ISBN 0-13-833815-9February 5, 2015 at 12:11 pm #16179woodsParticipant
Historian Jim Powell writes:
Since the text refers to 1901, my first thought is that hourly pay rates generally might not have gone up for 20 years, since the trend for the last two or three decades of the 19th century was declining prices. With a fixed, unchanging wage, everybody was able to buy more and more for their money. HISTORICAL STATISTICS OF THE UNITED STATES, FROM COLONIAL TIMES TO 1970, published by the Commerce Department in two volumes, 1975, indicates there were falling prices for all or just about all commodities (I haven’t had time to look them up again). So, living standards were going up. Prices didn’t begin rising again till the first decade of the 20th century. Selecting 1900 or 1901 as a date when people would reasonably not have had a pay raise (for the same work) in 20 years ought to make a reader suspicious.
As for coal mining fatalities – I did a quick Google search and came across a US Department of Labor table indicating the number of coal miners and coal mining fatalities annually, from 1900 through 2013, http://www.msha.gov/stats/centurystats/coalstats.asp
In 1900, there were 448,581 coal miners and 1,489 coal mining fatalities – 0.0033193, or approximately 1/3rd of 1 percent.
I don’t know if that’s high or low, or whether the trend was improving or worsening.
One would assume high death rates would make it harder and more expensive for coal mine operators to recruit miners. Also major accidents, like cave-ins, would disrupt production and get a lot of publicity, likely to affect a coal mine operator’s ability to recruit new miners from outside his area.
Anyway, in 1910 (probably before much safety regulation or massive unionization), there were 725,030 coal miners and 2,821 coal mining fatalities, or 0.0038908 – a somewhat higher death rate.
In 1920, there were 784,621 coal miners and 2,272 coal mining fatalities, or 0.0028956 – a notable drop in the death rate.

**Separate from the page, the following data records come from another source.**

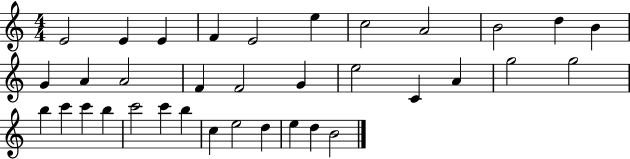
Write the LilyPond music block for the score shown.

{
  \clef treble
  \numericTimeSignature
  \time 4/4
  \key c \major
  e'2 e'4 e'4 | f'4 e'2 e''4 | c''2 a'2 | b'2 d''4 b'4 | \break g'4 a'4 a'2 | f'4 f'2 g'4 | e''2 c'4 a'4 | g''2 g''2 | \break b''4 c'''4 c'''4 b''4 | c'''2 c'''4 b''4 | c''4 e''2 d''4 | e''4 d''4 b'2 | \break \bar "|."
}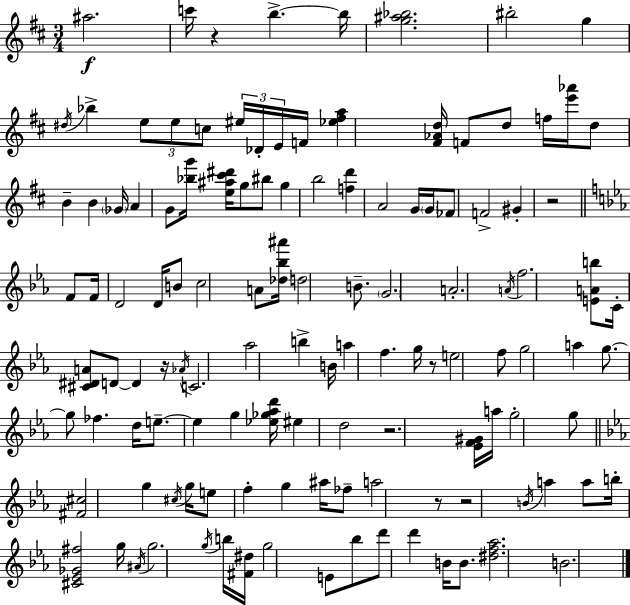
A#5/h. C6/s R/q B5/q. B5/s [G5,A#5,Bb5]/h. BIS5/h G5/q D#5/s Bb5/q E5/e E5/e C5/e EIS5/s Db4/s E4/s F4/s [Eb5,F#5,A5]/q [F#4,Ab4,D5]/s F4/e D5/e F5/s [E6,Ab6]/s D5/e B4/q B4/q Gb4/s A4/q G4/e [Bb5,G6]/s [E5,A#5,C#6,D#6]/s G5/e BIS5/e G5/q B5/h [F5,D6]/q A4/h G4/s G4/s FES4/e F4/h G#4/q R/h F4/e F4/s D4/h D4/s B4/e C5/h A4/e [Db5,Bb5,A#6]/s D5/h B4/e. G4/h. A4/h. A4/s F5/h. [E4,A4,B5]/e C4/s [C#4,D#4,A4]/e D4/e D4/q R/s Ab4/s C4/h. Ab5/h B5/q B4/s A5/q F5/q. G5/s R/e E5/h F5/e G5/h A5/q G5/e. G5/e FES5/q. D5/s E5/e. E5/q G5/q [Eb5,Gb5,Ab5,D6]/s EIS5/q D5/h R/h. [Eb4,F4,G#4]/s A5/s G5/h G5/e [F#4,C#5]/h G5/q C#5/s G5/s E5/e F5/q G5/q A#5/s FES5/e A5/h R/e R/h B4/s A5/q A5/e B5/s [C#4,Eb4,Gb4,F#5]/h G5/s A#4/s G5/h. G5/s B5/s [F#4,D#5]/s G5/h E4/e Bb5/e D6/e D6/q B4/s B4/e. [D#5,F5,Ab5]/h. B4/h.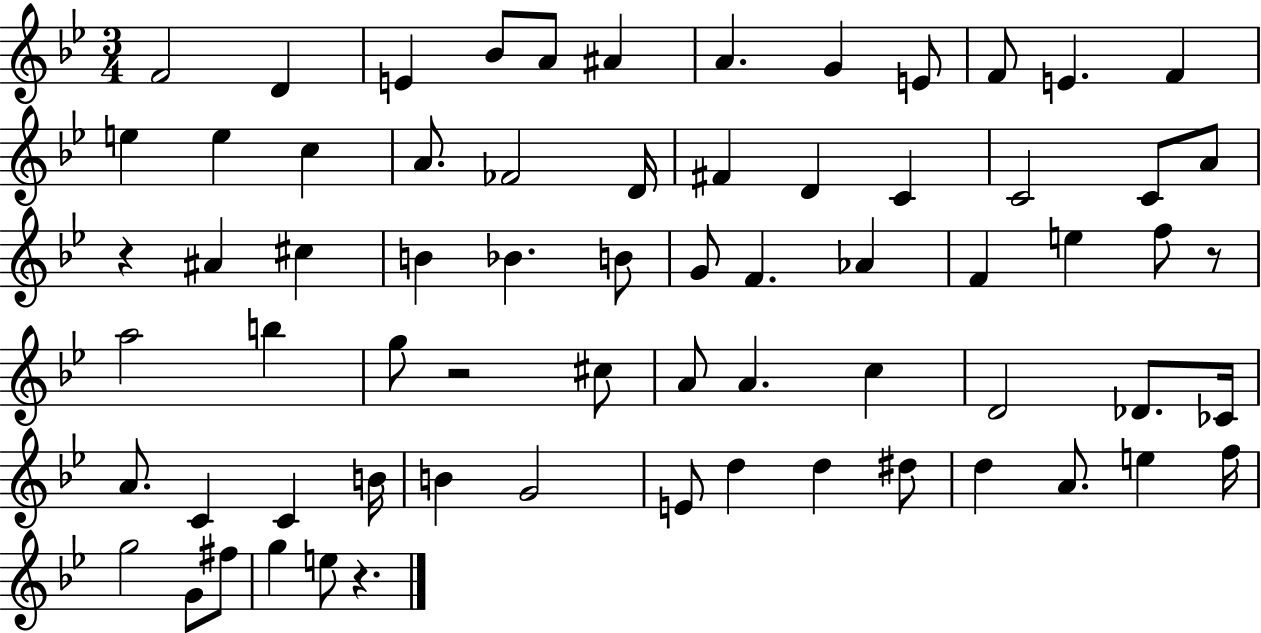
F4/h D4/q E4/q Bb4/e A4/e A#4/q A4/q. G4/q E4/e F4/e E4/q. F4/q E5/q E5/q C5/q A4/e. FES4/h D4/s F#4/q D4/q C4/q C4/h C4/e A4/e R/q A#4/q C#5/q B4/q Bb4/q. B4/e G4/e F4/q. Ab4/q F4/q E5/q F5/e R/e A5/h B5/q G5/e R/h C#5/e A4/e A4/q. C5/q D4/h Db4/e. CES4/s A4/e. C4/q C4/q B4/s B4/q G4/h E4/e D5/q D5/q D#5/e D5/q A4/e. E5/q F5/s G5/h G4/e F#5/e G5/q E5/e R/q.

I’m sure you have seen policy analyses showing that accident rates, death rates or whatever the data might be for a phenomenon (such as auto accidents, workplace accidents or environmental pollution) – began improving BEFORE federal regulations were put into effect or intensified, reflecting the self-interest of businesses. I expect reduced coal mining death rates would probably have more to do with better technologies than with the number of pages in the CODE OF FEDERAL REGULATIONS devoted to coal mining.
I haven’t had the occasion to study much about coal mining, but I expect some types of coal deposits are more susceptible to mining accidents than others.
Jim then wrote back to add:
I forgot to address the claim that sometimes mine operators failed to pay miners per ton of coal mined. I have to imagine that an experienced coal miner would know he’s being cheated, if a mine operator claims a miner produced only a ton of coal when actually he produced 4,000 pounds. That’s a big difference, and one has to expect that a miner would step up efforts to find an alternative for earning a living. It would be interesting to find out where businesses might have been expanding not far from coal mines. For example, I recall that during the first half of the 20th century textile mills were moving out of (costly) New England and relocating in the South. Those factories probably drew at least some people from coal mines.
For sure, as we know, the best protection for workers was and is the availability of alternatives – and sound policies that make it easier and cheaper for more alternatives to develop.February 7, 2015 at 2:50 pm #16180
Thanks for the work you did on addressing my question. It is much appreciated, as always.